I mean to tell you that women would come to work in their pajamas, carrying their blankets and wrap up in them while they worked, draping the blankets over their heads. I never thought I would leave the house in sweatpants but working there I did.
I would literally go to work in sweatpants all day but then if I had to stop at the store afterwards, I would go and change into real pants so that no one outside of my job would see me. The job had a large connected parking garage and my house had a garage, so I really could go days at a time without feeling the wind in my hair or the sun on my face. No wonder I got depressed working there.
For all intents and purposes it was a society without men. The result was a lot of women with no incentive to look attractive, no need to work out, no need to compete with each other. (Except for the women competing for Nick’s attention, I guess.) I imagine that it was comparable to one of those huts where some tribes send their women to menstruate.
I say all this to paint a picture of how little I cared what I looked like the whole time I worked there. That was nine years. That was my twenties and I wasted it trying not to look good and succeeding with zest.
So here I am now in my thirties. I still work for the government but thankfully in a different department. I still work with mostly women but it’s more like 12 women and 2 men, instead of 1,459 women and six weird dudes. Plus, members of the public come in sometimes. So I’ve started dressing myself nicely again and wearing makeup.
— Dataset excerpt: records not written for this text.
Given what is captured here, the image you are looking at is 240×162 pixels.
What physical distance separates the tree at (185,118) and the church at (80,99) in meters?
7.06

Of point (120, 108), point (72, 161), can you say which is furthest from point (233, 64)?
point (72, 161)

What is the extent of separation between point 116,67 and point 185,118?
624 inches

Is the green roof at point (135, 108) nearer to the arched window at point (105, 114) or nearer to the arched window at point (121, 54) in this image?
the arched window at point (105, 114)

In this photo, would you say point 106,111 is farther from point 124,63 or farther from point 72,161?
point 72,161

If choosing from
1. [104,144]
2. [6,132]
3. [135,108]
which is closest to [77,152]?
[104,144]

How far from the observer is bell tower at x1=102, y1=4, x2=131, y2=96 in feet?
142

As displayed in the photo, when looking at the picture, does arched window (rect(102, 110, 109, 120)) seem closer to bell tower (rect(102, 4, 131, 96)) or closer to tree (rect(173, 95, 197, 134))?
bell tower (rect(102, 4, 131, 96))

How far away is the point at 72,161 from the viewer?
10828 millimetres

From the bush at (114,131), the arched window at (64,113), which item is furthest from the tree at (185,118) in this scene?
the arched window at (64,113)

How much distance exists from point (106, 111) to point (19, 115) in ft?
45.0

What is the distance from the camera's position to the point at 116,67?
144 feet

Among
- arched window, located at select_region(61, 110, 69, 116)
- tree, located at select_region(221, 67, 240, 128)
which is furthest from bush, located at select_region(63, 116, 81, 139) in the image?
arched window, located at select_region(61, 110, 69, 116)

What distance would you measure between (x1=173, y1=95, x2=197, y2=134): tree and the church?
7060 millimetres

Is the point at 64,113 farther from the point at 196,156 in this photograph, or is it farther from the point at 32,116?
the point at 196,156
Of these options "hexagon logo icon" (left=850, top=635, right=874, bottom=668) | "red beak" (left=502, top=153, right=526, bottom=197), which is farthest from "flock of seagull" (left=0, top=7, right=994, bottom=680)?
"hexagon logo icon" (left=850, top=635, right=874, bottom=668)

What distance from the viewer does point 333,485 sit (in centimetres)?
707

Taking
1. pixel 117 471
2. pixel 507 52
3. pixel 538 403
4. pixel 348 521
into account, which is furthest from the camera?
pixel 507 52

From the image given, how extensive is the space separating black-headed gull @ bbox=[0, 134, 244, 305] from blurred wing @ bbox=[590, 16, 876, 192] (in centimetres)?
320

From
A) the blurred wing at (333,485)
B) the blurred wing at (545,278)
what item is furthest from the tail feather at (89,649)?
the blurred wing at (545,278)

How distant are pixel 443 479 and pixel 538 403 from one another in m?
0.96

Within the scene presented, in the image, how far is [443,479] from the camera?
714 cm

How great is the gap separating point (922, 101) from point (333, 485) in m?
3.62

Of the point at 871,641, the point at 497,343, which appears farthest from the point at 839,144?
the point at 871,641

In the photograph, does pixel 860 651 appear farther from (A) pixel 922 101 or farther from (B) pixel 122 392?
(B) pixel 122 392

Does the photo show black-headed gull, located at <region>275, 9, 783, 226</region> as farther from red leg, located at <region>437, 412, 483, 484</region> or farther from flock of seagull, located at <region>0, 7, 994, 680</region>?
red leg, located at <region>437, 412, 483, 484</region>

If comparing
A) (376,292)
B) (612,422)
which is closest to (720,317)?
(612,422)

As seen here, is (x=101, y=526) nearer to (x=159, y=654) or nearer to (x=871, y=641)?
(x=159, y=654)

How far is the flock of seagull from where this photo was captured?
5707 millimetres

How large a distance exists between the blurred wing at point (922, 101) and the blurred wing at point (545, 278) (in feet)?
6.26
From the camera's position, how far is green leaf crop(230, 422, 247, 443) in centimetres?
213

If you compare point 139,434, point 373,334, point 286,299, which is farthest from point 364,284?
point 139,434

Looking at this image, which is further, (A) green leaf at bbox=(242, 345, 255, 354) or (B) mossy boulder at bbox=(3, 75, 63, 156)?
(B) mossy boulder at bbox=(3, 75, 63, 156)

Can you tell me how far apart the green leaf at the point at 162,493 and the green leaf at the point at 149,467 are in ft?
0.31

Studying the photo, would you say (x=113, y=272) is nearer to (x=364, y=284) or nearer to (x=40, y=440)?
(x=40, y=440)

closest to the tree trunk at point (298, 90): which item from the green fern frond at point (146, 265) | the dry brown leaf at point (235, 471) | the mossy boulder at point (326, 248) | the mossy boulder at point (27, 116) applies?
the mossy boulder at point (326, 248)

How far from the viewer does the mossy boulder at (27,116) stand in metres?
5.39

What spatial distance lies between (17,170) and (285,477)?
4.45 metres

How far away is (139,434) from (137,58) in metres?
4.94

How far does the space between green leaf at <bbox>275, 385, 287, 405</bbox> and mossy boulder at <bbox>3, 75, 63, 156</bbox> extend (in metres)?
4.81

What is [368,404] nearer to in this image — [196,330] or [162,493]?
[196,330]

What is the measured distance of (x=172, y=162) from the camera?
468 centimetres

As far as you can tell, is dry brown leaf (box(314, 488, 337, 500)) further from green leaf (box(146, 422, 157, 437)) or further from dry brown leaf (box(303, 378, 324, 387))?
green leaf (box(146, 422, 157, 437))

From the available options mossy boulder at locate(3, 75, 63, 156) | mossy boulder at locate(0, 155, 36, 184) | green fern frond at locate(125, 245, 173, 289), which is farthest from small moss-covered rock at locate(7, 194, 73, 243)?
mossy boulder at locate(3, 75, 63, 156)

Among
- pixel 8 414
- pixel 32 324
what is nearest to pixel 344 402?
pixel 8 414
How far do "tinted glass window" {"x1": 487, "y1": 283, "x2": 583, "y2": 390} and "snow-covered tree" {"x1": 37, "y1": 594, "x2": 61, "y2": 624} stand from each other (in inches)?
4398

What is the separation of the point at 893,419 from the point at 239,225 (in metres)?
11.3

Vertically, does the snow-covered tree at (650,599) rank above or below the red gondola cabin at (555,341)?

I just think it’s interesting how much the absence or presence of the opposite sex seems to make. I am married. I’ve been married this whole time. I’m not looking for a man but if I see one, he better damn well think I look cute. I still believe that women mostly dress for each other. Most heterosexual men aren’t going to be impressed with who designed your handbag. Still, the fact remains, we were a world of practically 100% females and we were definetly not trying to impress each other.
There were a handful of women who tried to look cute. They wore dresses and high heels and curled their hair, or straightened it. They were the exception though. The lone Blairs in a world full of Jos. (I’m aging myself but in my defense, I really only watched “The Facts of Life” in reruns on weekday afternoons in the summer. It was awesome. I recommend it to anyone who didn’t get my clever Blair/Jo reference. Although I haven’t seen it in a while it might not hold up.